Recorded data
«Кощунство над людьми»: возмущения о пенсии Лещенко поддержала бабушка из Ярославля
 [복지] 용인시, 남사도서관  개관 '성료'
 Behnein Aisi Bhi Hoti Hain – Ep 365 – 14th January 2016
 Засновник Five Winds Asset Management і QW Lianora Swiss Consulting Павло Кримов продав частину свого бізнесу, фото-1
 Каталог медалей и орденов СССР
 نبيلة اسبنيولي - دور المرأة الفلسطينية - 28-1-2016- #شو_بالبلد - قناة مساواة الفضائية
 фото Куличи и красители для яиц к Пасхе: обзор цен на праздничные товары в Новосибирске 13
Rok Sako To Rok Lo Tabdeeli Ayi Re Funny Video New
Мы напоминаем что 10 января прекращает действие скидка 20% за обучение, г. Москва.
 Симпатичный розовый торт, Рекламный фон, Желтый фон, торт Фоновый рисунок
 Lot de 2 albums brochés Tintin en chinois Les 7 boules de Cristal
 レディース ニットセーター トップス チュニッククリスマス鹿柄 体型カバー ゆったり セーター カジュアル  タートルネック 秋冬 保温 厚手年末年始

■ **Aim of the exercise**
The data should be printed again exactly, line for line.

■ **Answer for the task**
«Кощунство над людьми»: возмущения о пенсии Лещенко поддержала бабушка из Ярославля
 [복지] 용인시, 남사도서관  개관 '성료'
 Behnein Aisi Bhi Hoti Hain – Ep 365 – 14th January 2016
 Засновник Five Winds Asset Management і QW Lianora Swiss Consulting Павло Кримов продав частину свого бізнесу, фото-1
 Каталог медалей и орденов СССР
 نبيلة اسبنيولي - دور المرأة الفلسطينية - 28-1-2016- #شو_بالبلد - قناة مساواة الفضائية
 фото Куличи и красители для яиц к Пасхе: обзор цен на праздничные товары в Новосибирске 13
Rok Sako To Rok Lo Tabdeeli Ayi Re Funny Video New
Мы напоминаем что 10 января прекращает действие скидка 20% за обучение, г. Москва.
 Симпатичный розовый торт, Рекламный фон, Желтый фон, торт Фоновый рисунок
 Lot de 2 albums brochés Tintin en chinois Les 7 boules de Cristal
 レディース ニットセーター トップス チュニッククリスマス鹿柄 体型カバー ゆったり セーター カジュアル  タートルネック 秋冬 保温 厚手年末年始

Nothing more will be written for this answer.